Exploring power and procedural justice within Climate-Compatible Development project design: whose priorities are being considered?
Climate-Compatible Development (CCD) is gaining traction as a conceptual framework for mainstreaming climate change mitigation and adaptation within development efforts. Understanding whether and how CCD design processes reconcile the preferences of different stakeholders operating across global, national and local scales is important for revealing: how the concept contends with patterns of socio-cultural and political oppression which cause patterns of development and; if it is being used instrumentally. However, the literature has yet to explore who is ‘driving’ CCD design. We address this research gap by exploring procedural justice and power within the design of two donor-funded projects that pursue CCD triple-wins in Malawi. Household surveys, semi-structured interviews and documentary material were analysed using a framework developed to evaluate procedural justice and its links to power in CCD.

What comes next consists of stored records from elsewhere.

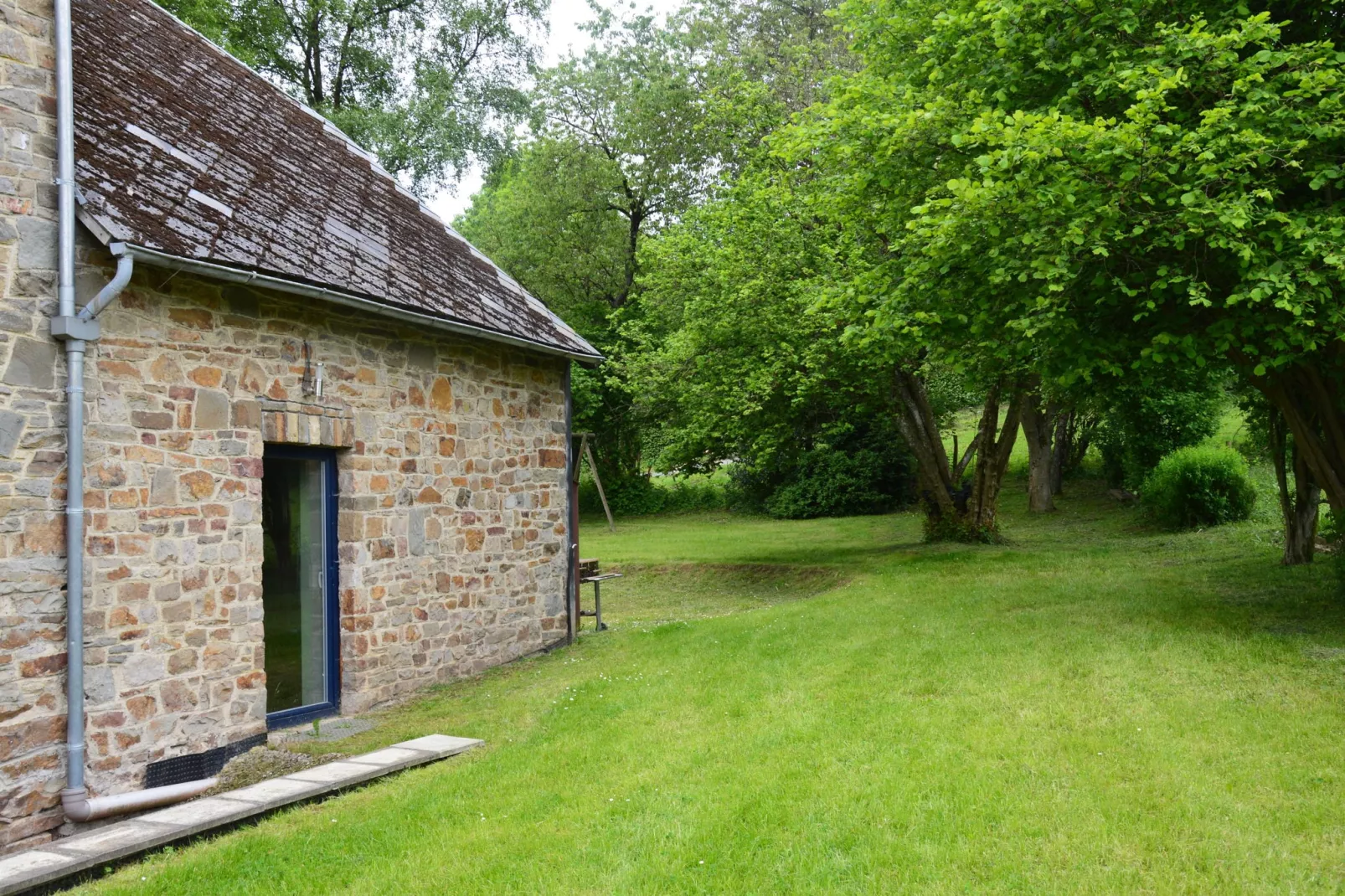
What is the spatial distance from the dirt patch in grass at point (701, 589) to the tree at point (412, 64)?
10196mm

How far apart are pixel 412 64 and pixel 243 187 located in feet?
57.3

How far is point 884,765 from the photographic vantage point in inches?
234

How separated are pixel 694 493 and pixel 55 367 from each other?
2717cm

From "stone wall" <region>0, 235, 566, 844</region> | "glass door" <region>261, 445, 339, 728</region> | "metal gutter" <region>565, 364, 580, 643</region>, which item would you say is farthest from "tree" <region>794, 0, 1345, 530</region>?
"glass door" <region>261, 445, 339, 728</region>

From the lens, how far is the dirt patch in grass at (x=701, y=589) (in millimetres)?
15242

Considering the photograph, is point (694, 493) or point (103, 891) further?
point (694, 493)

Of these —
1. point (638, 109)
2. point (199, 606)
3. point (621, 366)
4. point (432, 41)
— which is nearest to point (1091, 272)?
point (199, 606)

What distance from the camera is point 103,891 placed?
4.51 metres

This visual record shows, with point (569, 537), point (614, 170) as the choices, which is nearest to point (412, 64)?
point (614, 170)

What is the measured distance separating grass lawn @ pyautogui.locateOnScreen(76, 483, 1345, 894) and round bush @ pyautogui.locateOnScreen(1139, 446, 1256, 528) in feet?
22.1

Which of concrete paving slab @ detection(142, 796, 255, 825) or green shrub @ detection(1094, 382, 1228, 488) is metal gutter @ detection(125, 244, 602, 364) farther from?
green shrub @ detection(1094, 382, 1228, 488)

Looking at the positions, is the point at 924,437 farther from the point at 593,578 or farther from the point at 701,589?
the point at 593,578

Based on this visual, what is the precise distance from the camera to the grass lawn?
458 centimetres

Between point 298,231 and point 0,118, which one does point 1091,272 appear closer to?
point 298,231
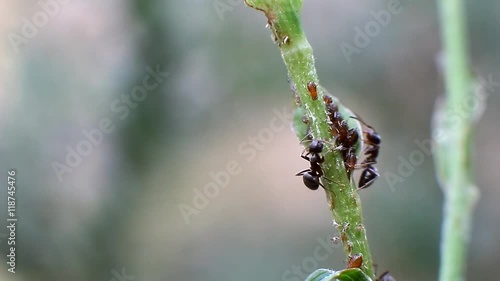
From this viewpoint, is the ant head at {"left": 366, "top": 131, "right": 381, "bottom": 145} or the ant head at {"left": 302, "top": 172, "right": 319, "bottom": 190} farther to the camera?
the ant head at {"left": 366, "top": 131, "right": 381, "bottom": 145}

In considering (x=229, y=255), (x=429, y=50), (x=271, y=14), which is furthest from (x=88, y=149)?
(x=271, y=14)

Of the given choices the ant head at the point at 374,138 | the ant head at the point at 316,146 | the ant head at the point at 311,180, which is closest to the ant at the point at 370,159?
the ant head at the point at 374,138

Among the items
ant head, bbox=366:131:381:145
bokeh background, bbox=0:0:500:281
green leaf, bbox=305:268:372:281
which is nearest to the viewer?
green leaf, bbox=305:268:372:281

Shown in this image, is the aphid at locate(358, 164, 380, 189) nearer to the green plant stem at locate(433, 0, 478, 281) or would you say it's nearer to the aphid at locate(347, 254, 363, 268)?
the green plant stem at locate(433, 0, 478, 281)

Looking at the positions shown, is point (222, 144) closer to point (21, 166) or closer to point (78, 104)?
point (78, 104)

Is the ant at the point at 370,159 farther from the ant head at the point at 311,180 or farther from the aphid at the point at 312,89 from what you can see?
the aphid at the point at 312,89

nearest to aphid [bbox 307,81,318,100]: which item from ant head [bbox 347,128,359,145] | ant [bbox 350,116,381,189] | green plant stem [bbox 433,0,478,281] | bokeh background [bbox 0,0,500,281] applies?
ant head [bbox 347,128,359,145]
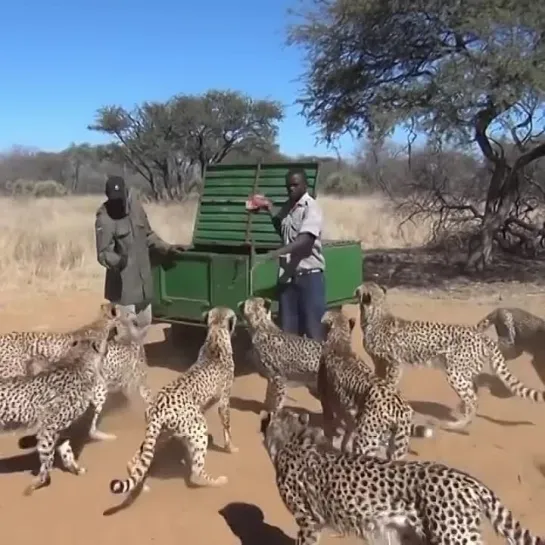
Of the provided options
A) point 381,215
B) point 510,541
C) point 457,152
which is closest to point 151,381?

Findings show that donor agencies are driving design processes and involving other stakeholders selectively. Local people’s participation has been particularly constrained. Whilst considerable overlap existed between stakeholders’ ‘revealed’ priorities for CCD, invisible power dynamics encourage the suppression of ‘true’ preferences, which betrays the benefits of knowledge co-production. Visible, hidden and invisible forms of power have created barriers to procedural justice in CCD design. We present four recommendations to help policymakers and practitioners overcome these barriers: 1) put local priorities first; 2) make participatory assessments robust and reflexive; 3) take steps to reconcile different world views; and 4) harness co-production between professional stakeholders.